It's no secret that efficiently monetizing the long tail and improving contextual advertising relevancy rates comprise the most lucrative prospects in paid-search advertising. The long tail is a big beast corresponding to a large chunk of all searches: a Google spokesperson stated that "20 to 25 percent of the queries we see today, we have never seen before," while Jim Lanzone, former CEO of Ask.com, told the Associated Press last year, "On any given day, 60 percent of the search requests we get, we have never seen before."
For starters, let's analyze the long tail advertising. To reach the audiences encapsulated in the long tail, we must move beyond decade-old popularity systems. Search monetization platforms suffer from the inherent statistical limitations of the popularity systems and are not equipped with the technology to serve the long tail: today about 30 percent of searches drive 70 percent of search revenue. Semantic technology will lift this industry barrier and expand the paid search advertising market's monetization potential by serving meaningful ads in the long tail.
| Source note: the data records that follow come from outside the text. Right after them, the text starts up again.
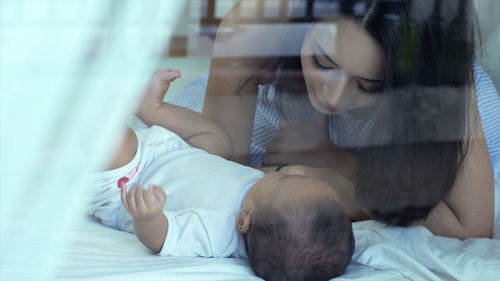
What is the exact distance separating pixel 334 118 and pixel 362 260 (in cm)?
24

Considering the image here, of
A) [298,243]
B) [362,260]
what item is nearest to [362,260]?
[362,260]

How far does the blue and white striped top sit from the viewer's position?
2.64 feet

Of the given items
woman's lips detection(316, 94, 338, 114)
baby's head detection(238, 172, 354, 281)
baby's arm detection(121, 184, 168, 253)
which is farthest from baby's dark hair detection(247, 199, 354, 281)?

Take your own website for example. To see what long tail queries look like, you do not necessarily have to review the search logs. You can simply look at the word distributions on your own website. For example, if you have a page that includes 200 words describing your product or idea, then you can ask this question: "How many possible questions/queries that can be asked does this page have an answer to?" If you are not a trained linguist, you will possibly undermine the number. Since we are search engine experts, we can tell you that the number of possible queries can be in the thousands for a page with just 200 significant words.
Thousands of queries include all possible meaningful variations of the ideas you have presented on your webpage. However, if you use a linear system with no semantics involved, the number of word permutations or combinations can be in the billions. Thus, being able to extract only the meaningful ones is the heart of the technological problem.
It is an infeasible task to extract thousands of queries manually for every webpage you have, not to mention creating an advertising campaign by bidding these terms one by one. So, here is another definition of the long tail for you: the queries that you are not extracting from your webpages are in fact the true long tail queries. The ones that you are extracting are the fat tail, popular and short queries, and most likely, you are using these in your advertising campaign today.
For example, if you type "Celebrex" into Google, you see an ad for the product, as shown below.
The advertiser made a bid for the term "Celebrex," and they may have also bid for "arthritis," "arthritis pain," "arthritis treatment," and so on. But, as shown below, they have not made a bid for the query "What can ease arthritis pain, stiffness and inflammation?"
The reason there is no ad for this query is because there are zillions of possible queries for which the advertiser did not have the means to create campaigns. The cost of extracting them manually and bidding on them one by one far exceeds the benefits. Therefore, long tail queries are not monetized successfully in today's systems. The next challenge in online advertising is to take advantage of this sleeping giant.
To tackle the long tail monetization problem, semantic search engines need two important technologies:
- A method of indexing that extracts all possible meaningful questions from a given page.
- An automated long tail campaign so advertisers do not have to do it manually.
Let's expand on the example shown above. By indexing Celebrex's webpages and creating a long tail campaign, the query "What can ease arthritis pain, stiffness and inflammation?" could serve an ad touting "Celebrex for Arthritis Relief."
For Celebrex, there are thousands of queries that can be extracted by indexing, including a vast amount of semantic variations. An advertiser in a semantic search engine's system can create a long tail campaign by simply pointing the URLs for their products and making one bid for the entire campaign. To simplify economics, the advertiser only pays for the successful long tail queries.
Furthermore, user-friendly keyword or phrase generation tools will create new bidding rooms for longer meaningful keyword combinations. The easy access to these new ad triggers will increase the size of the paid search advertising pie.
Let us move along to a contextual advertising discussion. Current statistical search algorithms have no capability to "understand" the content of a webpage. Contextual ads are matched by brute calculation of keyword occurrences and other ad success metrics. For example, take a news article that describes a serial killer who placed bodies in suitcases. If the articles goes into detail on how the suitcases were disposed, a text ad for Samsonite luggage can appear as a contextual match (this is a real ad placement at CNN.com). In comparison, semantic technology would know the article is about a murder and would display only relevant ads (or not, because any ad may be inappropriate). This level of precision will turn a new leaf in the chapter of contextual advertising as increased relevancy will lead to better monetization of publishers' content.
There is lots of room for improvement in current paid search advertising systems. Semantic technologies will enhance the relevancy, reach and usability of today's systems, thereby increasing the amount of potential revenue for the entire industry.